* Qnexa aims to be first prescription diet pill in decade
* FDA staff: Qnexa helps reduce weight, safety a concern
* Advisory panel to discuss Qnexa on Thursday
* Most analysts see positive U.S. review ahead
* Shares of Vivus, other diet pill makers soar (Revises first sentence, adds analyst comments, updates share prices)
By Susan Heavey
WASHINGTON, July 13 (Reuters) - The first potential new prescription weight-loss pill in more than a decade works, according to FDA staff who also flagged safety concerns that Wall Street deemed benign enough to bet the drug will ultimately hit pharmacy shelves.
The review from U.S. Food and Drug Administration staff on Tuesday, contained in documents released ahead of an FDA advisory panel meeting later this week, sent drugmaker Vivus’ (VVUS.O) shares up as much as 19.7 percent.

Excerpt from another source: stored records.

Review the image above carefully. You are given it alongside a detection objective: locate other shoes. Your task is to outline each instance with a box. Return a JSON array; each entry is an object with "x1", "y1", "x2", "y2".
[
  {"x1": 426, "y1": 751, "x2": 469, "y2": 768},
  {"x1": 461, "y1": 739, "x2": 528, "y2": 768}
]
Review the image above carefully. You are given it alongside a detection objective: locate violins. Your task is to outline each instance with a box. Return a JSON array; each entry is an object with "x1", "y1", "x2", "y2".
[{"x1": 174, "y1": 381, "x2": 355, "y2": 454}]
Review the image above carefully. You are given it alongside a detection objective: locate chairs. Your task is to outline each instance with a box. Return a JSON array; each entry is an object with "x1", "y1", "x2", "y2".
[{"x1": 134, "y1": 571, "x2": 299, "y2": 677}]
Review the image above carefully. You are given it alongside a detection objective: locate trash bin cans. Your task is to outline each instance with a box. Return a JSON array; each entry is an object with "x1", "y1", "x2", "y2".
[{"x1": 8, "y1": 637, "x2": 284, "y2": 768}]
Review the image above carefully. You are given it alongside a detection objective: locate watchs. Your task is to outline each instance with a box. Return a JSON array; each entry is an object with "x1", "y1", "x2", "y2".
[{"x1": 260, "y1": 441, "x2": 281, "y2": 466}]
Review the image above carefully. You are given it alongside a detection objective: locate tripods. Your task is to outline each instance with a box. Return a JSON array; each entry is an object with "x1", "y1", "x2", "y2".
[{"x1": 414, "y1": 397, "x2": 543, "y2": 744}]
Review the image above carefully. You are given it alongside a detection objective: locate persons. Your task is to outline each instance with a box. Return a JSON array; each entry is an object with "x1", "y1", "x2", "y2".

“The topics the FDA raised are in line with what we expected,” Leerink Swann analyst Steve Yoo told Reuters. He said “the likelihood of a positive panel vote has increased, which in turn increases the likelihood of approval.”
The potential market for Vivus' experimental Qnexa is huge. More than two-thirds of American adults are overweight or obese (link.reuters.com/vup37m) and other attempts at diet drugs have fizzled.

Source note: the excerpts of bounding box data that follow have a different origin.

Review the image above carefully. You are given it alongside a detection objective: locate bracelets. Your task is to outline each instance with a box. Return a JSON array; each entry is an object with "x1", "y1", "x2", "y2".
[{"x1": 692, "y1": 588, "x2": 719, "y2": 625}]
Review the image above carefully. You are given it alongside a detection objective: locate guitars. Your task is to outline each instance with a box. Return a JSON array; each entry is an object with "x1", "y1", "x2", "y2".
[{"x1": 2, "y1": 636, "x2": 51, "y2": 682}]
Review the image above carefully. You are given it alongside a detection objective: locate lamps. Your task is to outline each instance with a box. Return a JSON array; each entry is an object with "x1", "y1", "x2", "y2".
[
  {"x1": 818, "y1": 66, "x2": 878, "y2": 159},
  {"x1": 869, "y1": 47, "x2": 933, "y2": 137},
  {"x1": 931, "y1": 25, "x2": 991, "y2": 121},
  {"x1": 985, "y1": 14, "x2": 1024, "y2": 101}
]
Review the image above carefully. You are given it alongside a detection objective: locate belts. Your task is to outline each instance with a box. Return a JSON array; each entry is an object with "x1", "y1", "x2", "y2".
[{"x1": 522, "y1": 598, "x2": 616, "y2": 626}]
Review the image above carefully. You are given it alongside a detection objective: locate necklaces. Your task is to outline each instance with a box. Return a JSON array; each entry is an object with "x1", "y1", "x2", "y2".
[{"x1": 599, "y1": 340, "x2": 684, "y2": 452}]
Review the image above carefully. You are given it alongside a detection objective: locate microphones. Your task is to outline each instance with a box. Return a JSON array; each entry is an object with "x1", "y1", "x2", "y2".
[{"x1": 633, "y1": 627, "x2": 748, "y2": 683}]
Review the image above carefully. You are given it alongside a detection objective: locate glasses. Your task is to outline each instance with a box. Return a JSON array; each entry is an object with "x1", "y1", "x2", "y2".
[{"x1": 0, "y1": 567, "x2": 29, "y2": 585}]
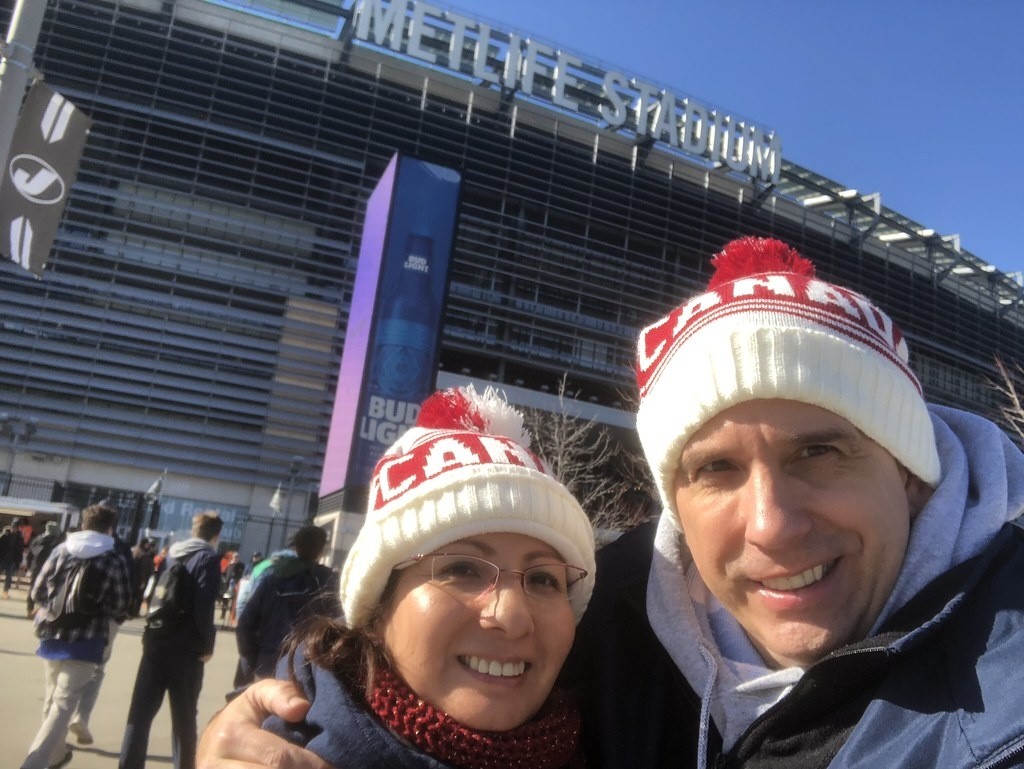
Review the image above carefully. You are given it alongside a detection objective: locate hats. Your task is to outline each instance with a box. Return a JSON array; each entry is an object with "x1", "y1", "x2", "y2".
[
  {"x1": 253, "y1": 552, "x2": 261, "y2": 557},
  {"x1": 46, "y1": 521, "x2": 60, "y2": 536},
  {"x1": 635, "y1": 237, "x2": 942, "y2": 532},
  {"x1": 12, "y1": 519, "x2": 21, "y2": 528},
  {"x1": 340, "y1": 384, "x2": 596, "y2": 633}
]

If Qnexa wins the FDA’s seal of approval, analysts estimate it could take in nearly $689 million in sales by 2014, according to consensus forecast data from Thomson Reuters. The biotech’s current market cap is $931.5 million.
Current prescription and over-the-counter weight-loss drugs took in just $381.5 million in 2009, according to IMS Health.
Vivus wants to market Qnexa for adults to use along with diet and exercise. FDA staff reviewers said Qnexa clearly helped people shed pounds but pointed to possible side-effect issues, such as the impact on heart rate, depression and pregnancy.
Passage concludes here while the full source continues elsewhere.